Return the lines of the rows word for word, starting at the line that contains "Of chopped pecan" and ending at the end of the rows. Leave the pictures out of your answer.

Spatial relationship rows
^^^^
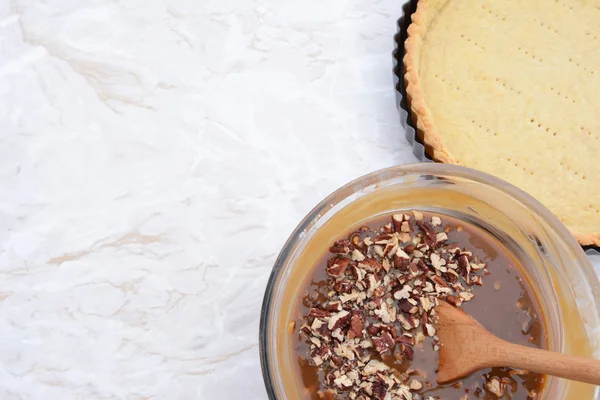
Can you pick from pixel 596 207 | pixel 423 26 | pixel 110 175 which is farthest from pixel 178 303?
pixel 596 207

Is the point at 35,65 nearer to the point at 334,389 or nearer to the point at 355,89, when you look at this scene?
the point at 355,89

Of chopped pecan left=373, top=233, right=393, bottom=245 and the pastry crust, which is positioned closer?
chopped pecan left=373, top=233, right=393, bottom=245

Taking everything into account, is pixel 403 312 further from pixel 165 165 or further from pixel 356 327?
pixel 165 165

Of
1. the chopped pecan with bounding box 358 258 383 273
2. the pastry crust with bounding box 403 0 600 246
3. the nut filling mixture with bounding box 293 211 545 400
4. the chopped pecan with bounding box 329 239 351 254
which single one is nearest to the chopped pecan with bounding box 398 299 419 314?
the nut filling mixture with bounding box 293 211 545 400

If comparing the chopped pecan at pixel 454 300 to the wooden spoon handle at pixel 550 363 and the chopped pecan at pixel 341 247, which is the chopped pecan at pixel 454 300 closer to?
the wooden spoon handle at pixel 550 363

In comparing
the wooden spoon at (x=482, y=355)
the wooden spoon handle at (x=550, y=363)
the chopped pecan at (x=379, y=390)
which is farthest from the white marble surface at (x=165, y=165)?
the wooden spoon handle at (x=550, y=363)

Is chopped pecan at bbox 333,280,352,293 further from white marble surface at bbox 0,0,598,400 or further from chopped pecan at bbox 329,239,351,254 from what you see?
white marble surface at bbox 0,0,598,400
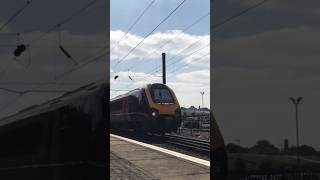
^^^^
### Solution below
Of chopped pecan left=373, top=233, right=393, bottom=245 and the pastry crust, which is positioned closer?
chopped pecan left=373, top=233, right=393, bottom=245

Taking everything into account, is pixel 403 312 further from pixel 165 165 or further from pixel 356 327?
pixel 165 165

Of
1. the chopped pecan with bounding box 358 258 383 273
2. the pastry crust with bounding box 403 0 600 246
3. the nut filling mixture with bounding box 293 211 545 400
4. the chopped pecan with bounding box 329 239 351 254
which single one is nearest to the chopped pecan with bounding box 398 299 419 314?
the nut filling mixture with bounding box 293 211 545 400

If comparing the chopped pecan at pixel 454 300 to the wooden spoon handle at pixel 550 363 and the chopped pecan at pixel 341 247, which is the chopped pecan at pixel 454 300 closer to?
the wooden spoon handle at pixel 550 363

In comparing
the wooden spoon at (x=482, y=355)
the wooden spoon handle at (x=550, y=363)
the chopped pecan at (x=379, y=390)
which is farthest from the white marble surface at (x=165, y=165)?
the wooden spoon handle at (x=550, y=363)

Is chopped pecan at bbox 333,280,352,293 further from white marble surface at bbox 0,0,598,400 or further from chopped pecan at bbox 329,239,351,254 from what you see?
white marble surface at bbox 0,0,598,400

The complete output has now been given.